Customers are advised to throw away the bottles or return them to the sellers for a full refund.
They are also advised to contact their doctor to ask about next steps and new prescriptions.
A full list of the recalled bottles was revealed on the FDA website.
Lupine Pharmaceuticals did not respond to a DailyMail.com request for comment.
It comes about two weeks after Indian drugmaker Dr. Reddy’s Laboratories has recalled 331,500 bottles of medical tablets due to the presence of carcinogenic material.
The cinacalcet tablets were used to treat hyperparathyroidism, a common condition diagnosed in 100,000 people every year in which hormone problems cause high levels of calcium in the blood.
But they were recalled after FDA testing showed they were contaminated with high levels of a nitrosamine-related impurity, which has been linked to cancer.
The company did not disclose where the tablets were manufactured and it was a Class II recall.
Last year, over-the-counter eye drops from India were at the center of a multi-state recall after they were found to be contaminated with a bacteria that “melted eyes.”

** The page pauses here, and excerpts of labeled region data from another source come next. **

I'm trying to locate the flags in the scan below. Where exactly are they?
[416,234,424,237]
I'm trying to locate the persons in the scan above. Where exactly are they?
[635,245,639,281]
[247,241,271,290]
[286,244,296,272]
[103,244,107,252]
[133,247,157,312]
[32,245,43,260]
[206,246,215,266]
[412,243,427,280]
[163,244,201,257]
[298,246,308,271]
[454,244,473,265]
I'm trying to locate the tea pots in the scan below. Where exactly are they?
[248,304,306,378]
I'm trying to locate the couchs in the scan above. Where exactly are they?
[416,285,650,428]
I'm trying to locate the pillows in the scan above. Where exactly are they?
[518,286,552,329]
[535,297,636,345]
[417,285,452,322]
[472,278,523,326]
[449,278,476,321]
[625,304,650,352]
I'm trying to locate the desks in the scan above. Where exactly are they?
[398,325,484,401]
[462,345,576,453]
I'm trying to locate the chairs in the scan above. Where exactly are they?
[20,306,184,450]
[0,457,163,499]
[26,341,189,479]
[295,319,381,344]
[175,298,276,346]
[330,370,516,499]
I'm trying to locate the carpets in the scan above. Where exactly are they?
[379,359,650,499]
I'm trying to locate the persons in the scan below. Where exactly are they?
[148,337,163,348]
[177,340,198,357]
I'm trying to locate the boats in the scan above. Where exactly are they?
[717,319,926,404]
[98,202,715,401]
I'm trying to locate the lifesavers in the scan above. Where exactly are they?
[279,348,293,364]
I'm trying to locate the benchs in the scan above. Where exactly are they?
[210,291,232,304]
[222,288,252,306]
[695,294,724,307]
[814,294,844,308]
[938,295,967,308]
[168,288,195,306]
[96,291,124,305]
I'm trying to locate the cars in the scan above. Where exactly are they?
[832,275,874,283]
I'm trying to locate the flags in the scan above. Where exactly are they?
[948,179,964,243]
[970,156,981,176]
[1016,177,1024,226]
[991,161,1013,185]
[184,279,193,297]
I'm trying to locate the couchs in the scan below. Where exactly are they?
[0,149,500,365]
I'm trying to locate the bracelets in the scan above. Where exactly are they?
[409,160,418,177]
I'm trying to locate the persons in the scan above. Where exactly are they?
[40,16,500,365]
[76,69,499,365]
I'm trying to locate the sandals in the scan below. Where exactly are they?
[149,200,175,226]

More than four people died of sepsis after using the eye drops, 14 people suffered from vision loss and more than 80 became infected.
The eye drops were sold by EzriCare Artificial Tears and sold as private label products at CVS, Walmart, Rite Aid and Target, among others.
The contamination was related to a production problem at the Global Pharma Healthcare plant in India where they were produced. Insufficient microbial testing had been carried out and proper preservatives had not been included in the medicines.